### TASK INPUTS

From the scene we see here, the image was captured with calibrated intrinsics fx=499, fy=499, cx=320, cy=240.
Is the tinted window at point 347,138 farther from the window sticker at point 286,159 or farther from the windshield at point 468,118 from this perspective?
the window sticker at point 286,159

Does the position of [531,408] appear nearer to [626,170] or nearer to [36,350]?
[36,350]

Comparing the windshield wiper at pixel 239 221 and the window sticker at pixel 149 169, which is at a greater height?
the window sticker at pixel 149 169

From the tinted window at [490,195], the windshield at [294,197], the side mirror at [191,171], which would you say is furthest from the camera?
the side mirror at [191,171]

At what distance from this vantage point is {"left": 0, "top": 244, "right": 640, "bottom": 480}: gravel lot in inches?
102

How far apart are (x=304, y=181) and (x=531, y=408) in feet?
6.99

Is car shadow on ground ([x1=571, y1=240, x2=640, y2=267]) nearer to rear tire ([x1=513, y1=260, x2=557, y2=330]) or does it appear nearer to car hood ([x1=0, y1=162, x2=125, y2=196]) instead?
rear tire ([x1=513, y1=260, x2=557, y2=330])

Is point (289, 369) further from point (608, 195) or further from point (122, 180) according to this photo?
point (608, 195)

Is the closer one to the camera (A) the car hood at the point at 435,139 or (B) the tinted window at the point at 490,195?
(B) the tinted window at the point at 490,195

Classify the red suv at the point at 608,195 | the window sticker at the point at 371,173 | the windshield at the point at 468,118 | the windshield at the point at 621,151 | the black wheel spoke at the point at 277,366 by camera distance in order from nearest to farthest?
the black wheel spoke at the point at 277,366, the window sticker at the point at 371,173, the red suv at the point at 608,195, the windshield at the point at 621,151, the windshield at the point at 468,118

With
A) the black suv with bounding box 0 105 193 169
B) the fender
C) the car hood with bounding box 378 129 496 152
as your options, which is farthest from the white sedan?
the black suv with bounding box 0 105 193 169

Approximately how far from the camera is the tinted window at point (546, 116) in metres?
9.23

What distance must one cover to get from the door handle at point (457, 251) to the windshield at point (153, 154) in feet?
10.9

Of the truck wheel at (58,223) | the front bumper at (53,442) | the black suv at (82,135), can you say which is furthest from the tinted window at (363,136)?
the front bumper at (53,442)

### EXERCISE GOAL
Reproduce every entry above verbatim, line for line, with no changes.

### SOLUTION TO THIS PROBLEM
From the scene we see here, the image was captured with calibrated intrinsics fx=499, fy=499, cx=320, cy=240.
Is the tinted window at point 347,138 farther from the window sticker at point 286,159 or farther from the windshield at point 468,118 from this perspective?
the window sticker at point 286,159

Does the position of [531,408] appear nearer to [626,170] or nearer to [36,350]?
[36,350]

Comparing the windshield wiper at pixel 239 221 and the window sticker at pixel 149 169, which is at a greater height?
the window sticker at pixel 149 169

From the tinted window at [490,195], the windshield at [294,197], the side mirror at [191,171], which would you say is furthest from the camera?
the side mirror at [191,171]

At what distance from this vantage point is {"left": 0, "top": 244, "right": 640, "bottom": 480}: gravel lot in inches?
102

How far apart are (x=304, y=181) and (x=531, y=408) in feet?
6.99

Is car shadow on ground ([x1=571, y1=240, x2=640, y2=267]) nearer to rear tire ([x1=513, y1=260, x2=557, y2=330]) or does it appear nearer to car hood ([x1=0, y1=162, x2=125, y2=196]) instead?
rear tire ([x1=513, y1=260, x2=557, y2=330])

Is point (289, 369) further from point (608, 195) or further from point (122, 180) according to this photo?
point (608, 195)

Is the closer one to the camera (A) the car hood at the point at 435,139 or (B) the tinted window at the point at 490,195?
(B) the tinted window at the point at 490,195

Classify the red suv at the point at 608,195 | the window sticker at the point at 371,173 | the windshield at the point at 468,118 | the windshield at the point at 621,151 | the black wheel spoke at the point at 277,366 by camera distance in order from nearest to farthest?
the black wheel spoke at the point at 277,366, the window sticker at the point at 371,173, the red suv at the point at 608,195, the windshield at the point at 621,151, the windshield at the point at 468,118

With
A) the black suv with bounding box 0 105 193 169
B) the fender
C) the car hood with bounding box 378 129 496 152
as your options, which is farthest from the white sedan?
the black suv with bounding box 0 105 193 169

Approximately how far from the camera is the tinted window at point (546, 116) in metres?
9.23

What distance must one cover to get from the door handle at point (457, 251) to the windshield at point (153, 154) in feet?
10.9

Of the truck wheel at (58,223) | the front bumper at (53,442) | the black suv at (82,135), can you say which is furthest from the tinted window at (363,136)?
the front bumper at (53,442)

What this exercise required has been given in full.